Segundo o texto sobre Sebastião da Gama em Estremoz, onde morava o professor e poeta?

Texto fornecido:
______________________________

Na obra Uma Outra Voz, de Gabriela Ruivo Trindade (Leya, 2014), romance baseado na figura de João Francisco Carreço Simões e na sua acção em Estremoz, Sebastião da Gama, designado como “professor” e como “poeta” ocupa quase três páginas, num retrato traçado a partir das memórias que deixou na cidade alentejana. É através da personagem José Eduardo Serrão, com 15 anos em 1954, que o leitor recebe o eco das lembranças do poeta da Arrábida que permaneceu em quem com ele privou.
“Do professor de português, o poeta, é que nunca mais me esqueci.” — assim começa a evocação. E, no final da passagem: “Depois de o poeta abalar — não gosto de dizer que morreu —, parecia que me tinha passado a vontade de rir. Comecei a ler cada vez mais.” A memória exposta vale como um testemunho do que para quem o conheceu em Estremoz significou a figura de Sebastião da Gama: a leitura que ele fazia de poemas, que se tornava motivadora, enchendo-se-lhe, por vezes, os olhos de lágrimas ao longo do poema; o professor que “falava da beleza das pedras, das cores das folhas no Outono, do azul do mar, da imensidão dos céus e da magia das estrelas”; as sucessivas chamadas de atenção para a beleza do outro e da Natureza; a abertura para que os alunos interviessem nas aulas e o prazer que os estudantes tinham no tempo de uma lição com aquele professor; os ensinamentos de solidariedade recebidos, convidando os jovens à partilha e à dedicação aos mais necessitados; as suas idas ao mercado estremocense para comprar flores... enfim, um conjunto de marcas que identificaram Sebastião da Gama no seu relacionamento com a vida e com o local. Se dúvidas existissem quanto à identificação deste professor e poeta, elas seriam desvanecidas com a referência à Arrábida, com a indicação da sua morada, “no segundo andar de uma casita do Largo do Espírito Santo”, com a alusão a uma prenda que a personagem recebera — “Não era à toa que lhe chamávamos poeta, pois, além de tudo isto, escrevia versos. Ainda guardo um livro de poemas seus chamado Cabo da Boa Esperança que me ofereceu.”

______________________________

Entradas fornecidas:
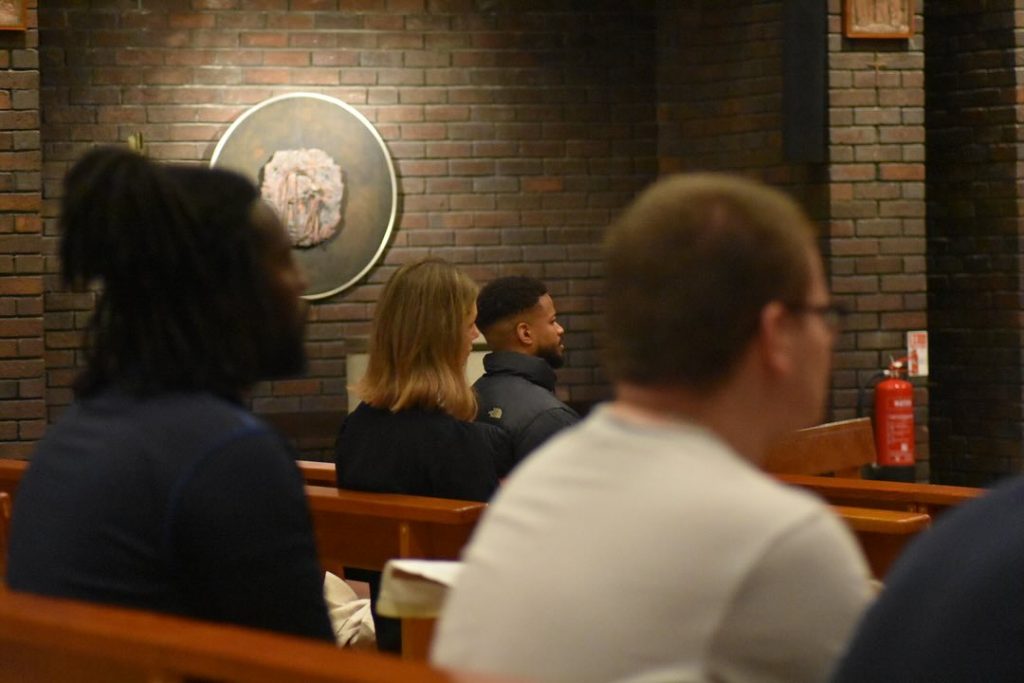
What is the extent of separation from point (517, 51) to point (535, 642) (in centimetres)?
690

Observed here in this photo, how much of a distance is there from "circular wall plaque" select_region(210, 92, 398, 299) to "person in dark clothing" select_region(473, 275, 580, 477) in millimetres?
2920

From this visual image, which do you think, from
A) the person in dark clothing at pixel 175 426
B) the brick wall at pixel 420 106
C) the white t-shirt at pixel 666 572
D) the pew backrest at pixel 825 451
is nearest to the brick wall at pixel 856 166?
the brick wall at pixel 420 106

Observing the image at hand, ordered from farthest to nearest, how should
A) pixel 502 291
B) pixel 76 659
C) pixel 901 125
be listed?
pixel 901 125 < pixel 502 291 < pixel 76 659

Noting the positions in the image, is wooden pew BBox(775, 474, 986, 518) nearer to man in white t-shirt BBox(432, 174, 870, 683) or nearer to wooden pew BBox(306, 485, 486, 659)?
wooden pew BBox(306, 485, 486, 659)

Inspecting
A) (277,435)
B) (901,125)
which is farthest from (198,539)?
(901,125)

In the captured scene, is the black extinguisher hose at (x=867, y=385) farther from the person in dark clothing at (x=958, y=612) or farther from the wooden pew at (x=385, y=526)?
the person in dark clothing at (x=958, y=612)

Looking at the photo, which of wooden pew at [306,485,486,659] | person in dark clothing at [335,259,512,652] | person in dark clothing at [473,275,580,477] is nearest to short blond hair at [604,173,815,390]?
wooden pew at [306,485,486,659]

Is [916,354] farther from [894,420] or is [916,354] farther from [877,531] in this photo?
[877,531]

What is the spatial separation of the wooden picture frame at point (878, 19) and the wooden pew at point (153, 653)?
6.10 metres

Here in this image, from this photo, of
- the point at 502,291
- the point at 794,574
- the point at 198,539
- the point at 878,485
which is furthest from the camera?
the point at 502,291

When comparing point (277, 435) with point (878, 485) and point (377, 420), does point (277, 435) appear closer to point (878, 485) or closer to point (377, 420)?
point (377, 420)

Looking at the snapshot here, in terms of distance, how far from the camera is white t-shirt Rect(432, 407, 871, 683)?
4.28ft

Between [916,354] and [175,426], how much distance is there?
6.14m

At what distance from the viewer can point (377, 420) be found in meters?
3.84
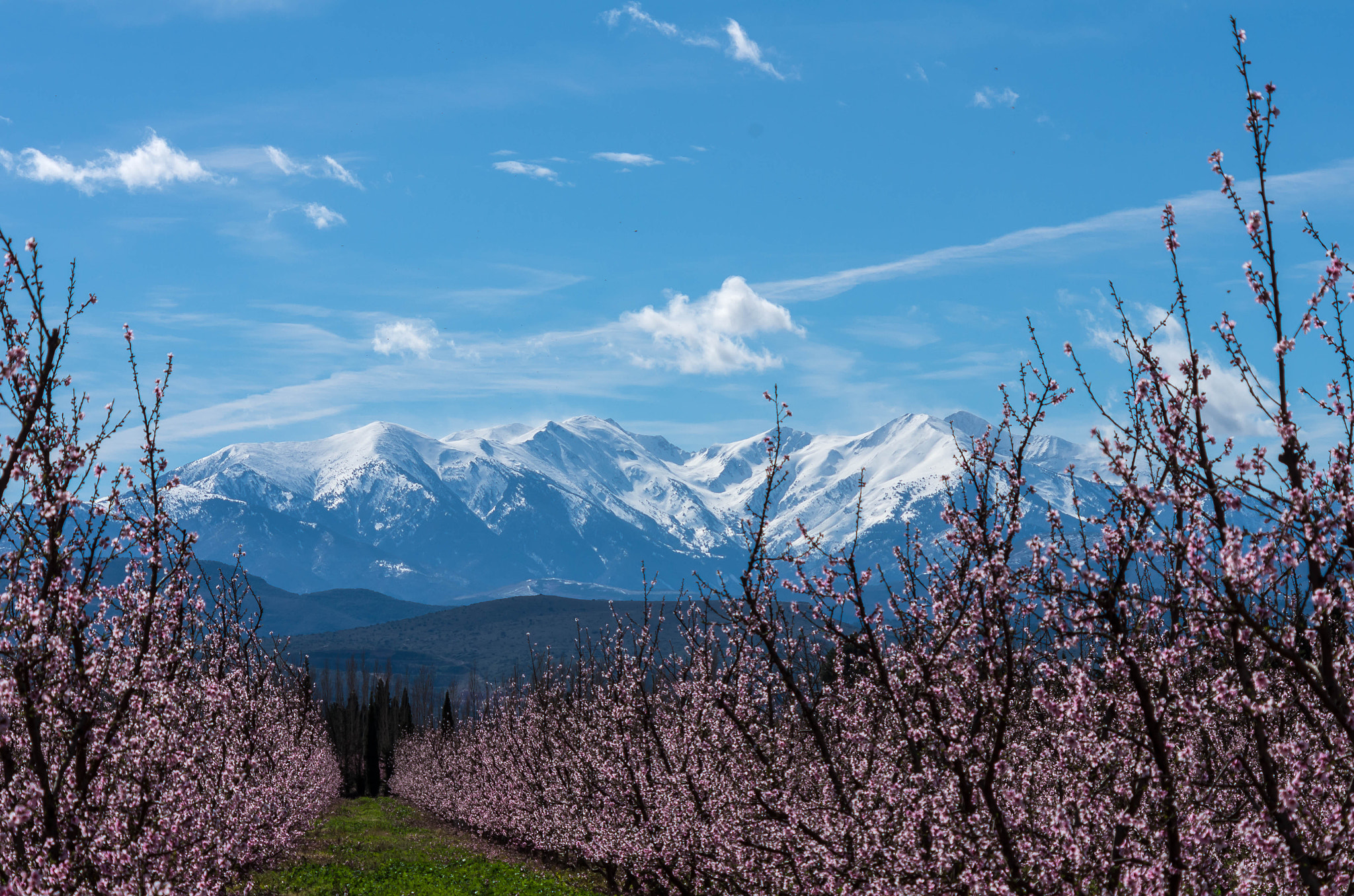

______________________________

Resposta à tarefa: No segundo andar de uma casita do Largo do Espírito Santo.